338 Hipp, Mal sac, 1.

339 Voir le chapitre 4.1 de cette partie.

340 Nous verrons en effet (chapitre 4.1) qu’il n’y a pas de contradiction, bien au contraire, entre une médecine

rationnelle et la foi rendue au divin.

341 Le statut de ces personnes ainsi que les raisons qui poussent cet auteur à dénoncer certaines pratiques sont

analysés dans le chapitre 4 de cette première partie.

342 Le noir est la couleur de la mort. Hipp, Mal sac, 7.

343 La chèvre est un animal lié à Hécate, déesse qui représente la mort, le deuil, les lamentations. 344 Hipp, Mal sac, 1.

devraient plutôt encourager les malades à « sacrifier, prier, et, en allant dans les temples, à implorer les dieux »346 qu’ils estiment être en cause. Or, rien de cela n’est accompli, ces hommes n’agissant que pour leur gloire et, vraisemblablement, pour l’argent347.

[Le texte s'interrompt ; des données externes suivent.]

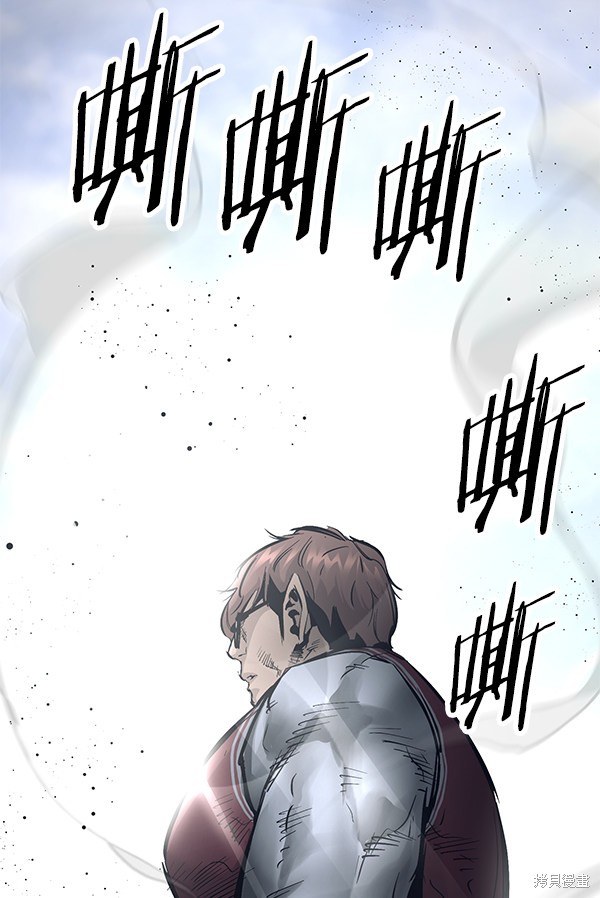 《高三无双》漫画最新章节第102话免费下拉式在线观看章节第【122】张图片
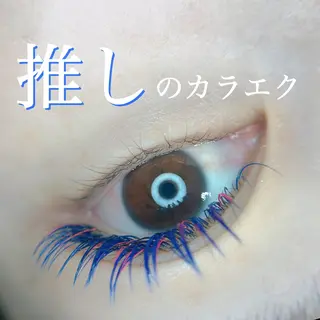 マツエク・マツパ irie(アイリー) hair&eyeのマツエク・マツパデザイン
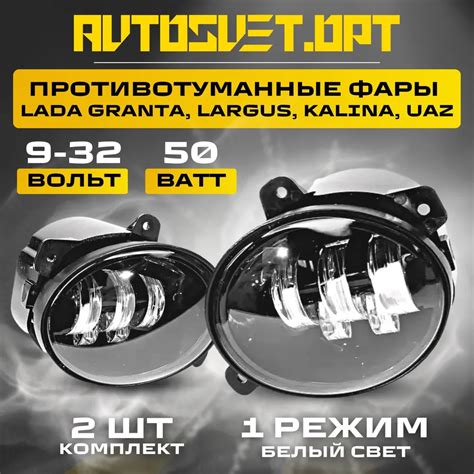 Светодиодные противотуманные фары 50W для GRANTA, LARGUS, KALINA, UAZ ...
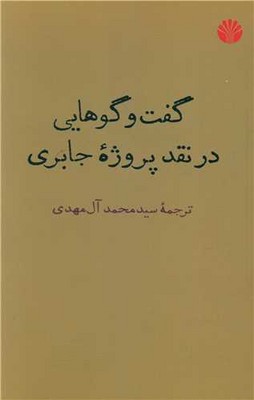 گفت و گوهایی در نقد پروژه جابری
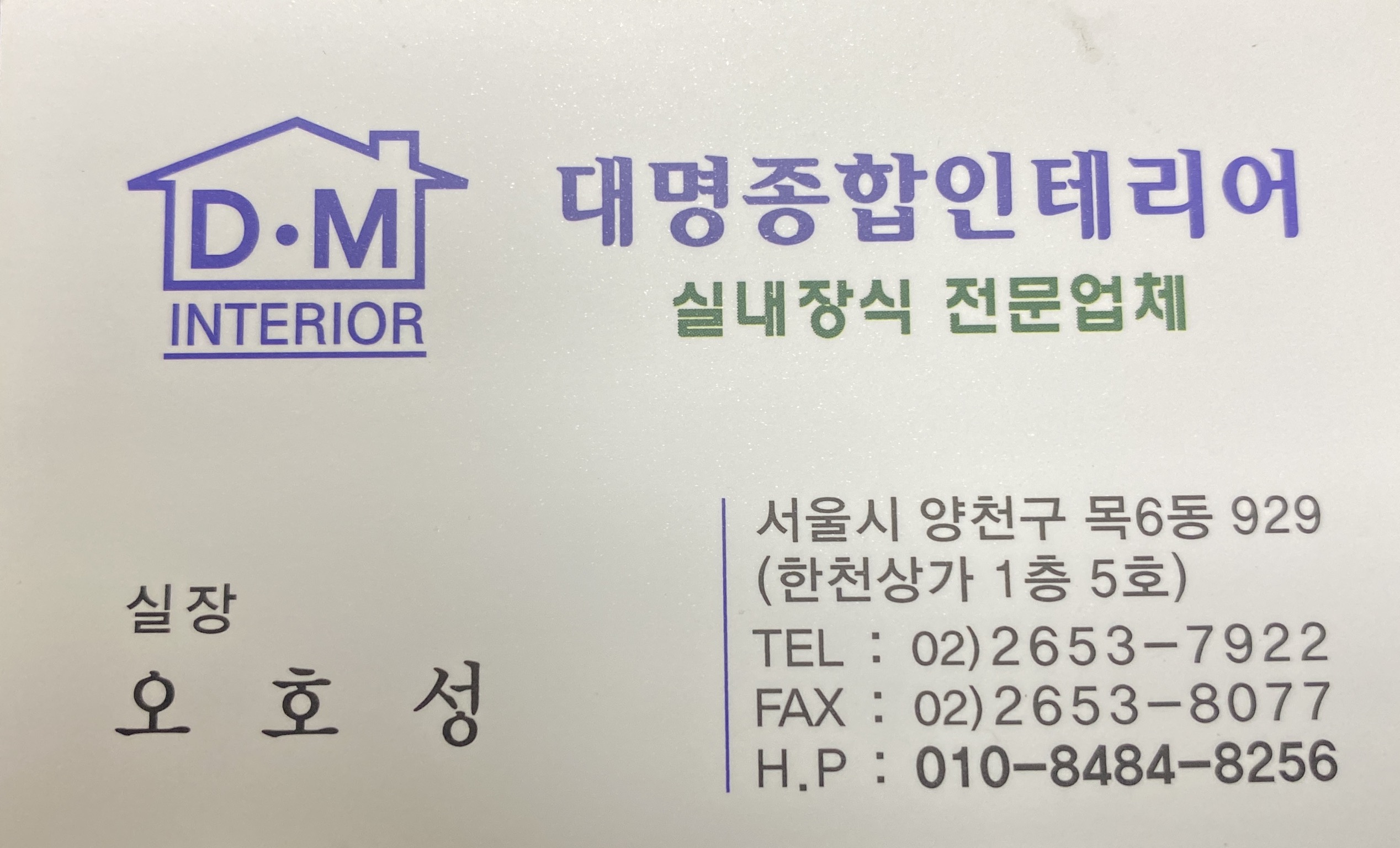 대명종합 인테리어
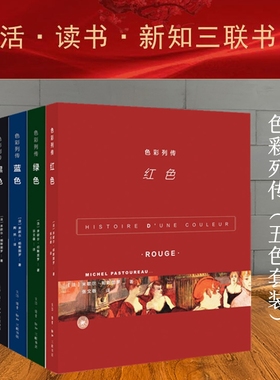 色彩列传套装全5册 红色绿色蓝色黑色黄色 米歇尔·帕斯图罗等著社会艺术文学符号象征意义欣赏赞美生活新知三联书店出版正版书籍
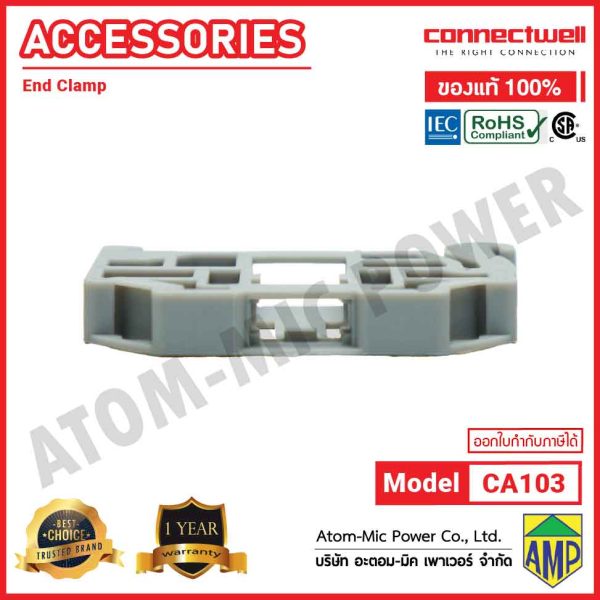CONNECTWELL - End Clamp with snap on mounting suitable - CA103 - Image 5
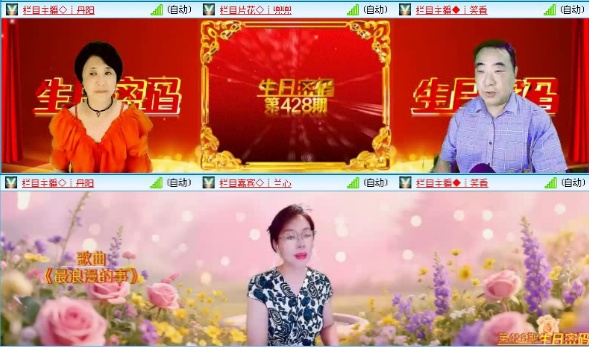 落雪🎤V娱热点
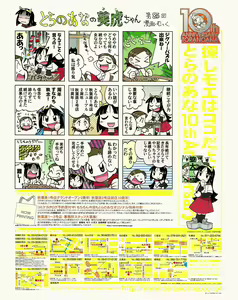 Page 320 of TECH GIAN 2005-01 - preview thumbnail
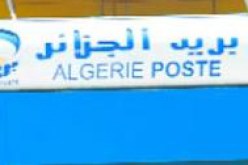 اقتناء 800 آلة تخليص ذكية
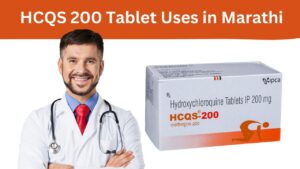 HCQS 200 Tablet Uses in Marathi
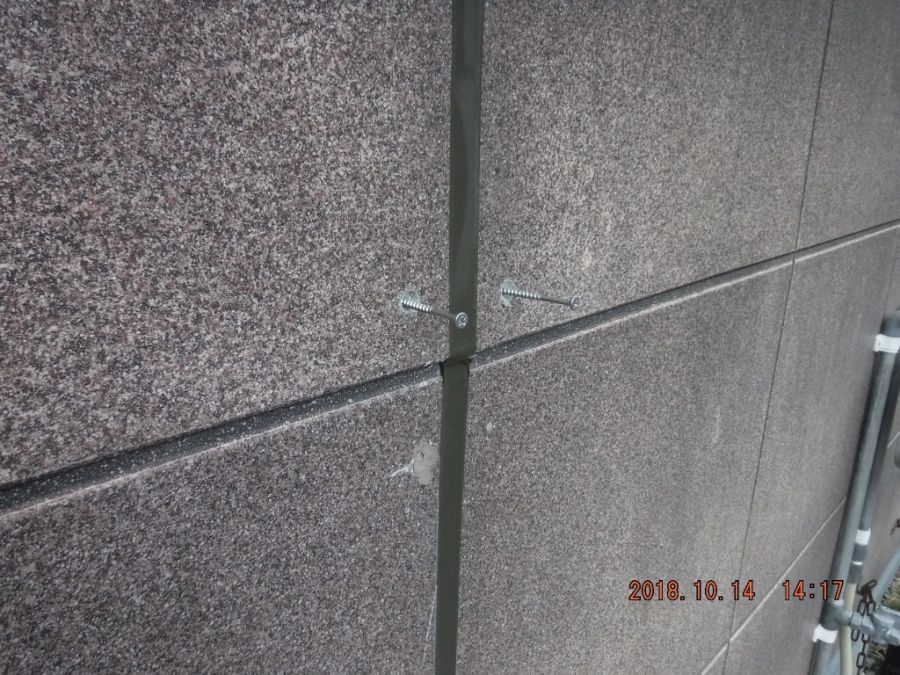 20181014_141735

Pour l’auteur de la Maladie Sacrée, aucun dieu ni aucune déesse ne peut être mis en cause pour de telles affections, tout simplement car cela va à l’encontre de la nature même du divin 348:

Οὐ μέντοι ἔγωγε ἀξιῶ ὑπὸ θεοῦ ἀνθρώπου

σῶμα μιαίνεσθαι, τὸ ἐπικηρότατον ὑπὸ

τοῦ ἁγνοτάτου·ἀλλὰ κἢν τυγχάνῃ ὑπὸ

ἑτέρου μεμιασμένον ἤ τι πεπονθὸς, ἐθέλοι

ἂν ὑπὸ τοῦ θεοῦ καθαίρεσθαι καὶ

ἁγνίζεσθαι μᾶλλον ἢ μιαίνεσθαι.

Τὰ γοῦν μέγιστα τῶν ἁμαρτημάτων καὶ

ἀνοσιώτατα τὸ θεῖόν ἐστι τὸ καθαῖρον καὶ

ἁγνίζον καὶ ῥύμμα γινόμενον ἡμῖν

Cependant, je n’estime pas, pour ma part, que le corps de l’homme puisse être souillé par la divinité, ce qu’il y a de plus périssable par ce qu’il y a de plus pur. Mais, même s’il arrive au corps humain d’avoir été souillé ou d’avoir subi quelque dommage sous l’effet d’autre chose, j’estime qu’il sera purifié et sanctifié par la divinité plutôt que souillé par elle. De toute façon, dans le cas des fautes les plus graves et les plus impies, c’est le divin qui les purifie et les sanctifie et qui est pour nous la substance qui nettoie.349.

En attribuant au divin une image bénéfique, positive et en le destituant d’une implication éventuelle dans certaines souffrances, le médecin responsabilise l’être humain face à la maladie, l’encourageant à prendre conscience qu’il n’existe pas de fatalité divine mais un fonctionnement propre à l’humain dont il s’agit de prendre conscience pour être le meilleur garant de soi-même.